Study of Each Component: We conduct an ablation study to demonstrate the effectiveness of each component, i.e., the perceptual and adversarial part of our loss function, and the MRI K-space learning strategy. In Fig. 5(a), we list all results of different configurations on these three components in FLAIR \(\xrightarrow []{}\)T2 synthesis tasks on BRATS2018 dataset. It indicates that the perceptual and adversarial loss can further improve quantitative performance. After adding the perceptual and adversarial loss, our algorithm can rehabilitate highly-realistic images with better structure similarity and peak signal-to-noise ratio. Furthermore, MRI K-space features embedded in the network can introduce additional information and therefore can also boost performance improvement. Figure 6 shows the qualitative results of the ablation study. We find that adding each component successively can obtain better synthetic images. In Fig. 6, the FLAIR image has poor quality and therefore is challenging to synthesize a reasonable T2 image. However, with the help of perceptual loss, adversarial loss, and K-space learning, the results are further improved and the missing part is gradually compensated.

Fig. 5.
figure 5

(a). Ablation study of our GAN-based loss and MRI K-space features on BRATS2018 dataset (FLAIR \(\xrightarrow []{}\)T2). (b). Comparison of our search strategy with random policy. Our AutoGAN can search light-weight networks with better performance.

Fig. 6.
figure 6

Visualization results of our ablation study, showing the effectiveness of three components in our pipeline: i.e., perceptual loss, adversarial loss and K-space learning. The version of baseline represents the network without three components, \(+\)perceptual means the baseline with only perceptual loss, \(+\)adversarial denotes baseline with perceptual and adversarial loss and \(+\)Kspace represents our complete method with perceptual, adversarial loss and K-space learning.

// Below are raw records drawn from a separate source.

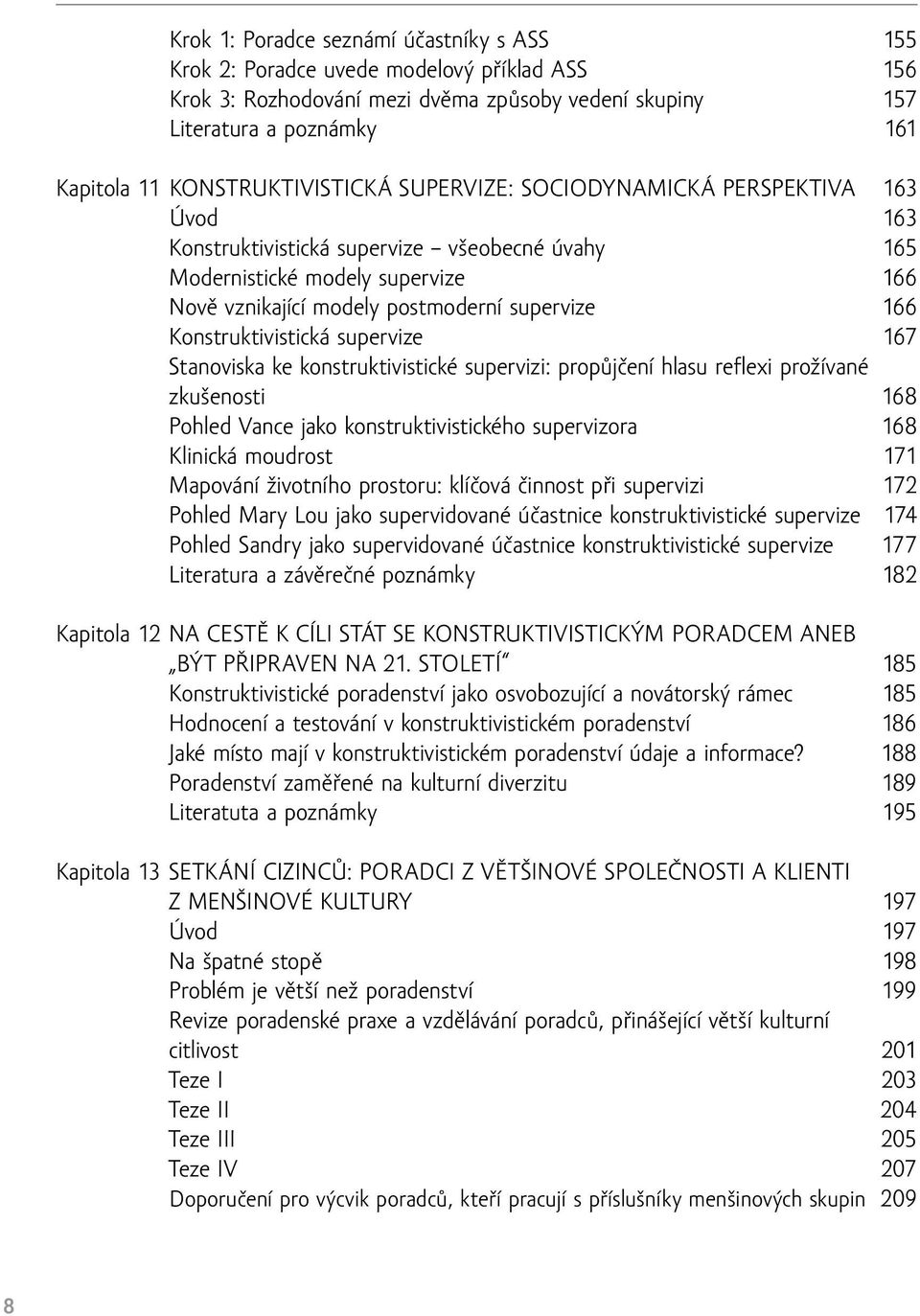 166 Konstruktivistická supervize 167 Stanoviska ke konstruktivistické supervizi: propůjčení hlasu reflexi prožívané zkušenosti 168 Pohled Vance jako konstruktivistického supervizora 168 Klinická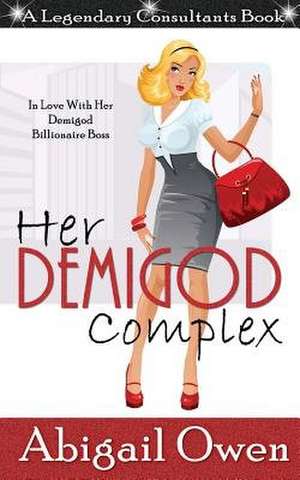 Her Demigod Complex de Abigail Owen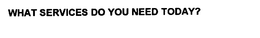 WHAT SERVICES DO YOU NEED TODAY? trademark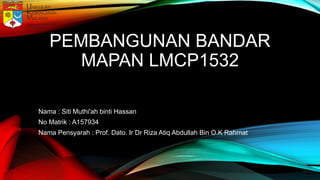 PEMBANGUNAN BANDAR
MAPAN LMCP1532
Nama : Siti Muthi'ah binti Hassan
No Matrik : A157934
Nama Pensyarah : Prof. Dato. Ir Dr Riza Atiq Abdullah Bin O.K Rahmat
 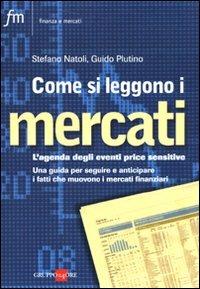 Come si leggono i mercati. L'agenda degli eventi price sensitive. Una guida per seguire e anticipare i fatti che muovono i mercati finanziari - Stefano Natoli,Guido Plutino - copertina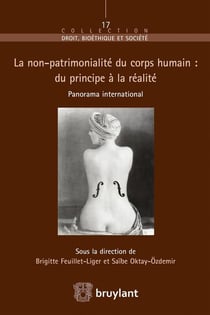 La non-patrimonialité du corps humain : du principe à la réalité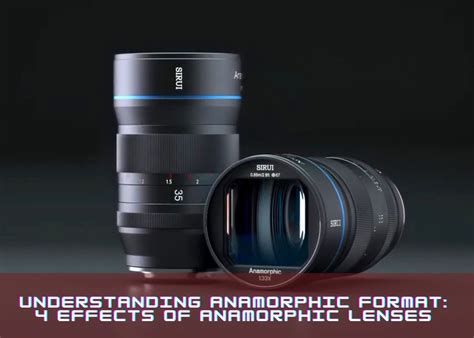 Understanding Anamorphic Format 4 Effects Of Anamorphic Lenses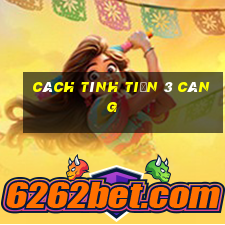 cách tính tiền 3 càng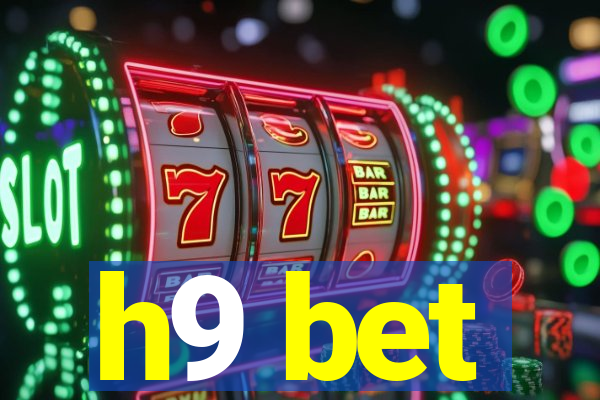 h9 bet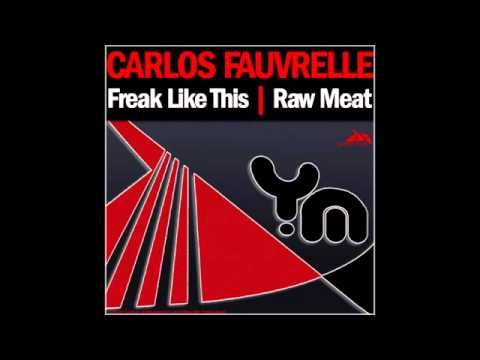 Carlos Fauvrelle   Freak Like This Batmobile Mix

Effectiveness of Our Search Strategy: To verify the effectiveness of our search strategy in AutoGAN, we compare our search strategy with random policy by randomly sampling 20 models from our search spaces. From Fig. 5(b), compared with random policy, our AutoGAN can search superior networks with less model size but better performance. More specifically, the networks from random policy have a wide range of model sizes from 6 Mb to around 12.5 Mb. But the search strategy of our AutoGAN is capable of constraining the model size of network within a much smaller interval by greatly reducing both the lower-bound and the upper-bound of the model sizes without sacrificing the performance. This superiority makes it easier to deploy AI models in a variety of resource-constrained clinical scenarios.

4 Conclusion

We propose AutoGAN-Synthesizer to automatically design a generative network knowing how to extract and fuse features according to different input modalities for cross-modality MRI synthesis. A novel GAN-based perceptual searching loss incorporating specialized MRI K-space features is proposed to rehabilitate a highly-realistic image and to balance the trade-off between model complexity and performance. The proposed method outperforms other manually state-of-art synthesis algorithms and restores faithful tumor and anatomy information.